Having such a large number of POWs on British soil meant that high ranking government and military officials had little option but to take an interest in the running of Handforth and the country’s other internment camps. On occasion, this meant that British officials had to make special journeys up to Handforth to inspect the camp or to help with foreign embassy visits. The American Embassy attaché, William Hepburn Buckler, for example, was accompanied on his tour by the Paymaster General, Lord Newton, who according to Buckler had already made “several personal inspections” of Handforth.
Lord Newton, otherwise known as Thomas Wodehouse Legh, had two reasons for taking such an interest in the running of the camp. First, there was a personal interest between Newton and Handforth.
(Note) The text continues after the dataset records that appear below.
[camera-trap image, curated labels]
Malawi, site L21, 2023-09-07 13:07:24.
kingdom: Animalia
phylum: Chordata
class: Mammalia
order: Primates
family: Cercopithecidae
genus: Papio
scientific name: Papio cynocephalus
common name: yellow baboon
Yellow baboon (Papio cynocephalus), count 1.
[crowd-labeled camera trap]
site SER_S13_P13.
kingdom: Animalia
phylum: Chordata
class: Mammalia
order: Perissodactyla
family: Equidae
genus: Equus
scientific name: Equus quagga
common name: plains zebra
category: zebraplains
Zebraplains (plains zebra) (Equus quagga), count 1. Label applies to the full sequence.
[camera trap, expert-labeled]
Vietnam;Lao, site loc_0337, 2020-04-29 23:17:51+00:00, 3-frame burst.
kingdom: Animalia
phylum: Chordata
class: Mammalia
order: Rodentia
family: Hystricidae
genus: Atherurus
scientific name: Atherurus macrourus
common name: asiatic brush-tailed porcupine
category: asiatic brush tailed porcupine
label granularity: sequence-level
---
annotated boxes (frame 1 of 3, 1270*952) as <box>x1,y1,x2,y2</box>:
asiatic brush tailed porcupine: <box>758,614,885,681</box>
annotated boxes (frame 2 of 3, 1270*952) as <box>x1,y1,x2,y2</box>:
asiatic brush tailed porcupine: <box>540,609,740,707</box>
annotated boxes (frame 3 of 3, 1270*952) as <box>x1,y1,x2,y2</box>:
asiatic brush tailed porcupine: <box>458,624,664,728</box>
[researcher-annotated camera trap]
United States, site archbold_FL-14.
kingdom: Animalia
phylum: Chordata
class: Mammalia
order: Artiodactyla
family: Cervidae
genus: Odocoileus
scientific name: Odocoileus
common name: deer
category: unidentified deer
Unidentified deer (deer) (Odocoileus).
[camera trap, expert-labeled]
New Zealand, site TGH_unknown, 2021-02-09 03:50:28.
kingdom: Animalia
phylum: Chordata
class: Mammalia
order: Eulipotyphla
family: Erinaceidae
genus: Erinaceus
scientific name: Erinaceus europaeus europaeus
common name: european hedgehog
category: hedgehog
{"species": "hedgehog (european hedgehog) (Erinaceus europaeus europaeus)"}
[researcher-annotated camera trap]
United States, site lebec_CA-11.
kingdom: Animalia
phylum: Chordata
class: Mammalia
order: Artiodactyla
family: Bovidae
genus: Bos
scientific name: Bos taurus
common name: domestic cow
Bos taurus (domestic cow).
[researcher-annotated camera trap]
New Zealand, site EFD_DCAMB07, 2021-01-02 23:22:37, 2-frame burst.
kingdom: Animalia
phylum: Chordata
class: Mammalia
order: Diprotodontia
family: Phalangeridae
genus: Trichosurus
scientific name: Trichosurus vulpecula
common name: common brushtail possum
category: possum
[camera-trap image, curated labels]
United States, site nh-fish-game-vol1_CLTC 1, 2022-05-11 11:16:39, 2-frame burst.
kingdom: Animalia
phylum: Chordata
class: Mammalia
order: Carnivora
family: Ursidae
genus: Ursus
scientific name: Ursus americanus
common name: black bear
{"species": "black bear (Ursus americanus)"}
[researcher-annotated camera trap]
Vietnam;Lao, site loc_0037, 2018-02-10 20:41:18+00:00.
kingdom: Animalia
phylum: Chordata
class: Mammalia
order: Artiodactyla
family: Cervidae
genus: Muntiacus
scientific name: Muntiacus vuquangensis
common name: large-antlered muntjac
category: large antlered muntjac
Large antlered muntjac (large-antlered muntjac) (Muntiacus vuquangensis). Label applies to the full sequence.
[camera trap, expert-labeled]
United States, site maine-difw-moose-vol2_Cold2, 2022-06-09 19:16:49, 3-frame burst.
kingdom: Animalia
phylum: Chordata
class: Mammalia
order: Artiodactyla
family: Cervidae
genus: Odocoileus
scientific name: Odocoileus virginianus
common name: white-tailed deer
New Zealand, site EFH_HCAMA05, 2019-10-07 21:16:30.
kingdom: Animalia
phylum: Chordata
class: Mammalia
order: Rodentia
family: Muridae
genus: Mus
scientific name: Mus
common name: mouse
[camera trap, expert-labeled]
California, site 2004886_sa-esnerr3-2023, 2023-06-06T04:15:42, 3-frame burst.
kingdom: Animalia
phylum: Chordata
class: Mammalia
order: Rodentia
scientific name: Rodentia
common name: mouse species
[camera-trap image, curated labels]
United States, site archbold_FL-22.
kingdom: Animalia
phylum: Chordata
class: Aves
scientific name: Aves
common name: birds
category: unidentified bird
His family, the Leghs, were based at the palatial Lyme Hall in Cheshire from where they administered large tracts of land across the county. Thus the camp was almost on his doorstep. Second, in his diplomatic work, Newton concentrated on the concerns of POWs in Britain and overseas. From 1916 onwards, he had a special governmental role in this area.
Another repeated visitor to Handforth was Sir William Henry Mackinnon. When the war started, Mackinnon was the General in charge of the British army’s Western Command. As the headquarters of this division was in Chester, it was presumably an easy matter for Mackinnon to make the short journey east to the Handforth camp. Like Newton therefore, Mackinnon had both geographical and official reasons for taking an interest in the camp’s operation.